### What the task asks
Write the next part of the ARM SVE sorting networks text, starting right after its last line.

### Excerpted passage
BEGIN

SIMD: Explore ARM SVE/SVE2 for predicated sorting networks

[jonathanpeppers]

Summary

Explore ARM SVE/SVE2 (Scalable Vector Extension) for sorting networks, leveraging predicated operations and scalable vector lengths.

.NET 10 SVE/SVE2 API Status

SVE support is now available in .NET as [Experimental] APIs:

• System.Runtime.Intrinsics.Arm.Sve — full SVE intrinsics, landed in .NET 9, refined in .NET 10
• System.Runtime.Intrinsics.Arm.Sve2 — partial SVE2 APIs (non-streaming only) in .NET 10, full coverage expected in .NET 11+
• Runtime detection: Sve.IsSupported / Sve2.IsSupported
• Key APIs for sorting networks are available:
  • Sve.Min / Sve.Max — predicated element-wise min/max
  • Sve.ConditionalSelect — mask-based element selection (blend)

END

### Short descriptive text snippets
BEGIN

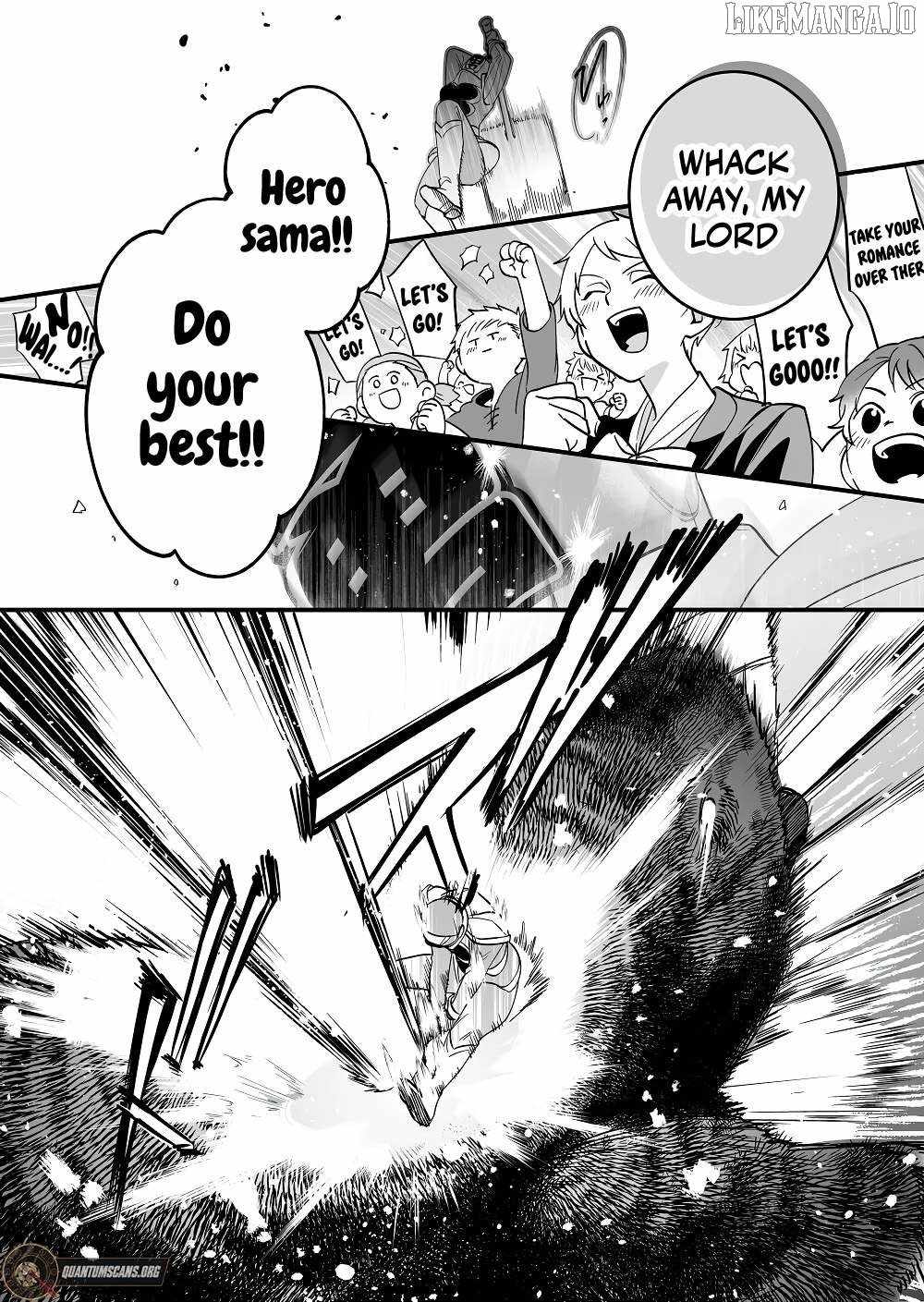 Hero's Party Want to Experience LOVE Chapter 33 page 7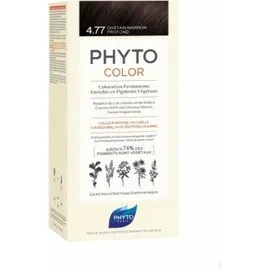 Phyto Phytocolor Permanente Coloration 4.77 intensives Kastanienbraun 300 g
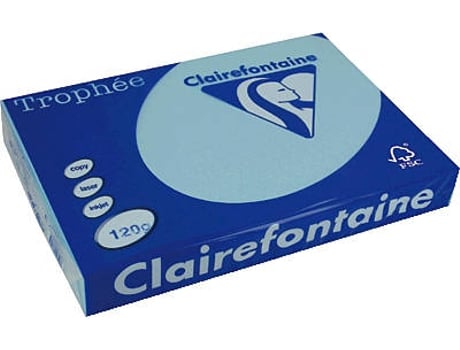 Papel de Impressão CLAIREFONTAINE Trophée A4 120 g/qm 250 sht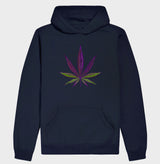 Folha Roxa Moletom Premium com Capuz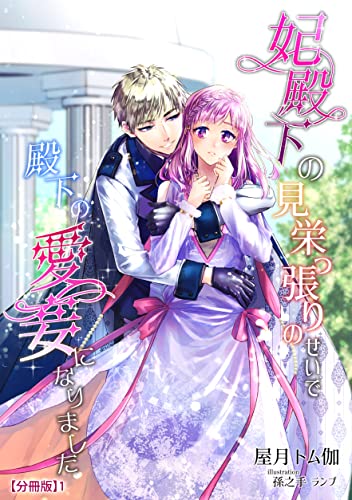 妃殿下の見栄っ張りのせいで殿下の愛妾になりました(1) (アマゾナイトノベルズ)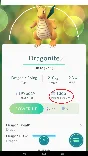 Pokemon Go 36, 2kk stardust, 680 coins. Dragonite x8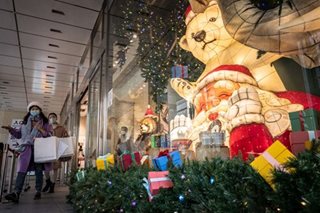 Feels a lot like Christmas in Japan
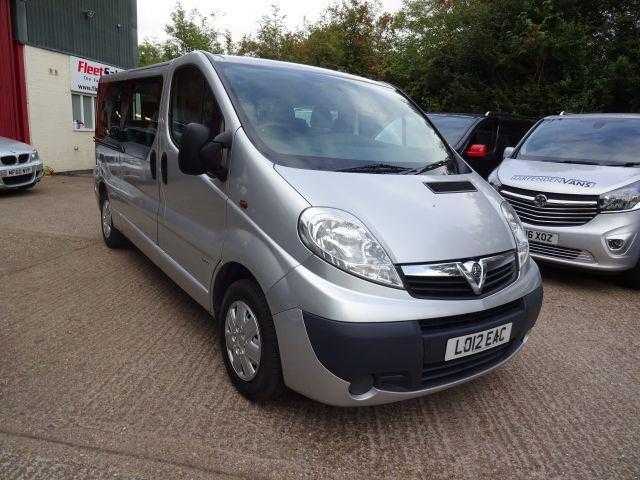 Vauxhall Vivaro 2012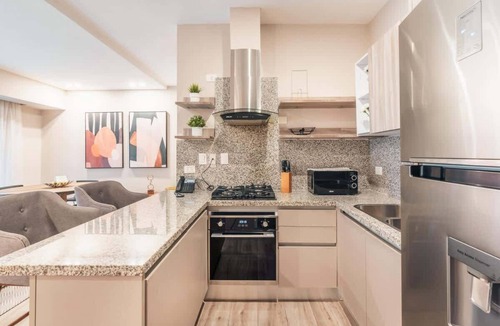 Downtown Santo Domingo Apartment | Santo Domingo Oasis: Modern Apartment with Gym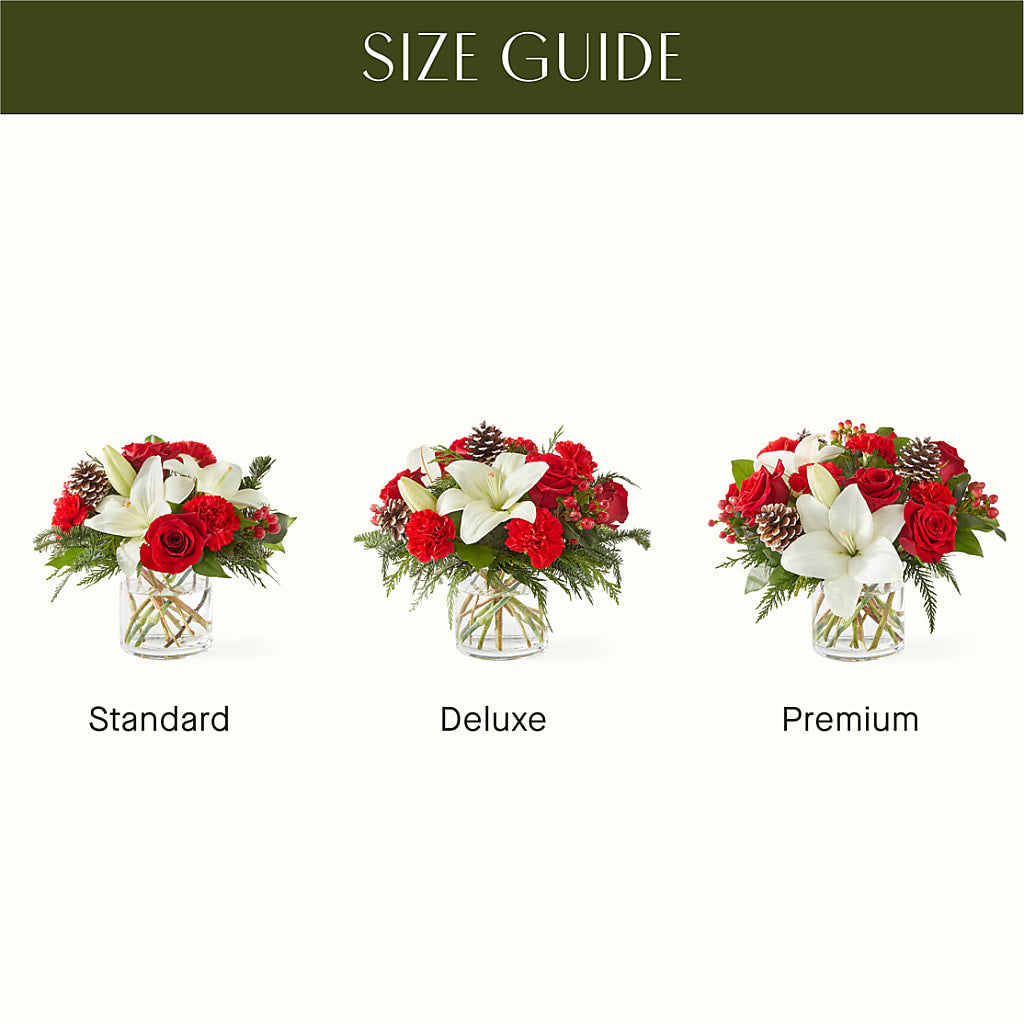 Oh So Jolly Bouquet – Newell Flower Shop Ltd., Kamloops BC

END

### Answer
  • Predicate generation: Sve.CreateWhileLessThan — naturally handles n=27 without padding/masking unused lanes

Tracking issues:

• dotnet/runtime#99957 — Implement SVE APIs
• dotnet/runtime#93095 — Add SVE/SVE2 support
• dotnet/runtime#109652 — Improve Arm64 Performance in .NET 10

Blog post: Engineering the Scalable Vector Extension in .NET

SVE's Key Advantage for Sorting Networks

SVE's predication model is fundamentally different from AdvSimd/NEON and is well-suited for sorting:

1. Natural handling of n=27: Sve.CreateWhileLessThan(0, 27) creates a predicate mask that covers exactly 27 elements. No need to zero-pad the 28th element or worry about garbage in unused lanes.
2. Vector-length agnostic (VLA): A single implementation works across all SVE vector widths (128-bit to 2048-bit). On wider hardware, more elements are processed per instruction automatically.
3. Predicated min/max: Sve.Min(predicate, a, b) — inactive lanes are untouched, eliminating the shuffle/blend complexity of the current AdvSimd path.

Hardware Landscape (Critical Context)

Platform	Core	SVE/SVE2	Vector Width	Status
Graviton 3	Neoverse V1	SVE	256 bits	Shipping (AWS, 2022+)
Graviton 4	Neoverse V2	SVE2	128 bits	Shipping (AWS, 2024+)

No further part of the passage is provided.